*Page*:
------------------------------------------------------------------------

# We would like to share our favorite moments of our wedding day with you



## octoberbride

I'm sending our wedding album to my new Lola in the Philippines. Unfortunately, she could not fly to the wedding (she's over 80 yo) To show my much respect to my husband's family and culture, it would be great to attach a letter to her in Tagalog. I never knew my grandmas, so I'm greatful to have her in my life and my future children's. My husband understands it, but can't speak or write it. We are slowly learning together now, but a letter is too advance at the moment.  I would really appreciate the help on any of the sentences. Please feel free to condense or change. Direct translation is not needed. Maraming Salamat Po!!! --RJ

1) Our dearest Lola
2) We would like to share our favorite moments of our wedding day with you.
3) We feel honored to continue the legacy you and Lolo have started.
4) May we build a family with as much unity and love. 
5) With Love


----------



## ShroomS

Hello there octoberbride! First of all, Congratulations! And I wish you a happy married life. Anyway, regarding the translation, I'll try not to stray too far from the original message... So here goes:

 1) Pinakamamahal naming Lola
 2) Nais po naming mag-asawang ibahagi sa inyo ang mga paborito naming mga sandali noong araw ng aming kasal.
 3) Ikinararangal po naming maipagpatuloy ang mga nasimulan ninyo ng Lolo.
 4) Nawa'y makabuo rin kami ng pamilyang nagkakaisa at nagmamahalan na tulad ng sa inyo.
 5) Nagmamahal (this translates literally to "lovingly")

 Hope this helps. Cheers.


----------



## octoberbride

ShroomS- Thank you so much. I truly appreciate your time and help. I can see that the translation is way beyond our knowledge of Tagalog.  Your reply just made my day and hopefully impress my family. Well, off to LBC.
Maraming Salamat Po again!!--RJ


----------



## ShroomS

Walang anuman (Welcome), RJ. Glad I could help. Well, good luck and I too hope that you'd get a positive reaction. God Bless.


----------

------------------------------------------------------------------------

*Dataset*:
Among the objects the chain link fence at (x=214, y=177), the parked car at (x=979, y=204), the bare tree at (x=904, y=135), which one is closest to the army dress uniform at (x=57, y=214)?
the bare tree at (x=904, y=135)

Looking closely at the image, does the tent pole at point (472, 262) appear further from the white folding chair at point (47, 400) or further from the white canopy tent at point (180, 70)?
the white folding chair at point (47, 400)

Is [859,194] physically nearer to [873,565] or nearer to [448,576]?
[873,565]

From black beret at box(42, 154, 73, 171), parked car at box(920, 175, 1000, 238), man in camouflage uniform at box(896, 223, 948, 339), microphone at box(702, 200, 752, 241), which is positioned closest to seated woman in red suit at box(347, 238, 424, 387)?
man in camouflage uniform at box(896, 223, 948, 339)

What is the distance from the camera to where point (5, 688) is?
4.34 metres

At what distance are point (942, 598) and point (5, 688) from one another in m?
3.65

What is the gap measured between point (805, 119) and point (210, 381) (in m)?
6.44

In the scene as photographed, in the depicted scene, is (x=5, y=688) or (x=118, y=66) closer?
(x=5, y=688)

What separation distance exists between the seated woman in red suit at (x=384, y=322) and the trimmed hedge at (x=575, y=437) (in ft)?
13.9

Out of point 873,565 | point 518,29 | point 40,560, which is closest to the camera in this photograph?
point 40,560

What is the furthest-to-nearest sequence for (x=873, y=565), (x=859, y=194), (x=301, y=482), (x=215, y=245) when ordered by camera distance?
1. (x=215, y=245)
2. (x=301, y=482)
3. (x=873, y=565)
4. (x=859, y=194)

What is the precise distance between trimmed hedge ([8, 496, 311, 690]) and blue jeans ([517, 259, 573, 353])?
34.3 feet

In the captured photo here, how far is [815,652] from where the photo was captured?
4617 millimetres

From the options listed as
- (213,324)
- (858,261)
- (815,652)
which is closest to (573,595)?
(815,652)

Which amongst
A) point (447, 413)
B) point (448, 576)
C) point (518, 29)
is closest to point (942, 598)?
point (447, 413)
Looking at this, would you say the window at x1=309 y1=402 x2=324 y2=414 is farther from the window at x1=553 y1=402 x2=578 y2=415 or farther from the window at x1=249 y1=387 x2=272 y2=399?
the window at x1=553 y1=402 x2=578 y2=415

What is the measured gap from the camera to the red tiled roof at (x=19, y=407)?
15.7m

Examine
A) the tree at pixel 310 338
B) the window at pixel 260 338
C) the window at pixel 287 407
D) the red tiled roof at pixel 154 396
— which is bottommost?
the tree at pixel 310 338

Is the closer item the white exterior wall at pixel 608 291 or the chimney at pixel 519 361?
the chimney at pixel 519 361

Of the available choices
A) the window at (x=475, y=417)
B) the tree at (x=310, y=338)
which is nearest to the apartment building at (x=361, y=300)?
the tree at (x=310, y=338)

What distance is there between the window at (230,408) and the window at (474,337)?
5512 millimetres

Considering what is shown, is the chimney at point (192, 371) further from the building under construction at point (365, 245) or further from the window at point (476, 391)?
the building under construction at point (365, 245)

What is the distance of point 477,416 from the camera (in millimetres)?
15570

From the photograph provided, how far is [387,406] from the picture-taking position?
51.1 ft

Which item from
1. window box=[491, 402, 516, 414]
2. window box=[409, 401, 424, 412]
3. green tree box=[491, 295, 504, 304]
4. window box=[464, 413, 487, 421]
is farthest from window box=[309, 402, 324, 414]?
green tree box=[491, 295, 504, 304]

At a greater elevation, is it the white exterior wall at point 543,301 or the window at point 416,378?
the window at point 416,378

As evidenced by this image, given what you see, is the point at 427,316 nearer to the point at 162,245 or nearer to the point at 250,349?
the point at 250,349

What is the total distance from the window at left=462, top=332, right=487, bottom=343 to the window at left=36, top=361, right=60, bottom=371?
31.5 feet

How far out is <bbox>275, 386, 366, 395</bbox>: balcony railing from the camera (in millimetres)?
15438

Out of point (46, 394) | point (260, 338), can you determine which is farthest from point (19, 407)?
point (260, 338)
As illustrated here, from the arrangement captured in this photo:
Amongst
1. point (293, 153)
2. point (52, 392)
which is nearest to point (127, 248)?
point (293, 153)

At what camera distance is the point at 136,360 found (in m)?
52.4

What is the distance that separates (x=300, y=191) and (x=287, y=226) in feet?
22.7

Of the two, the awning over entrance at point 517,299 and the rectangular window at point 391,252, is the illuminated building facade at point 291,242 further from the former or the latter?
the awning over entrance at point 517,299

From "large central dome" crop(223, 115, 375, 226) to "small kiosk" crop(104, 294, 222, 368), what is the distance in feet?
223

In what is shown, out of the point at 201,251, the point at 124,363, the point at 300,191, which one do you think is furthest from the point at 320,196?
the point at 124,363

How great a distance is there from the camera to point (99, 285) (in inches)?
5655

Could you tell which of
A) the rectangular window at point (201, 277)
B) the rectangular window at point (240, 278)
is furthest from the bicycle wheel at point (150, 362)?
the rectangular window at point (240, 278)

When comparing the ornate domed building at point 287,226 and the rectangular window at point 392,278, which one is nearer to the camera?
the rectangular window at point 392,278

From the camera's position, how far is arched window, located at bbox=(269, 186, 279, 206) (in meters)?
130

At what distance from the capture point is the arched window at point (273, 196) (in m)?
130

------------------------------------------------------------------------

*Exercise instructions*:
Please write out the passage of the Tagalog translation thread verbatim, everything from "Hope this helps." down to "off to LBC.".

*Task response*:
Hope this helps. Cheers.


----------



## octoberbride

ShroomS- Thank you so much. I truly appreciate your time and help. I can see that the translation is way beyond our knowledge of Tagalog.  Your reply just made my day and hopefully impress my family. Well, off to LBC.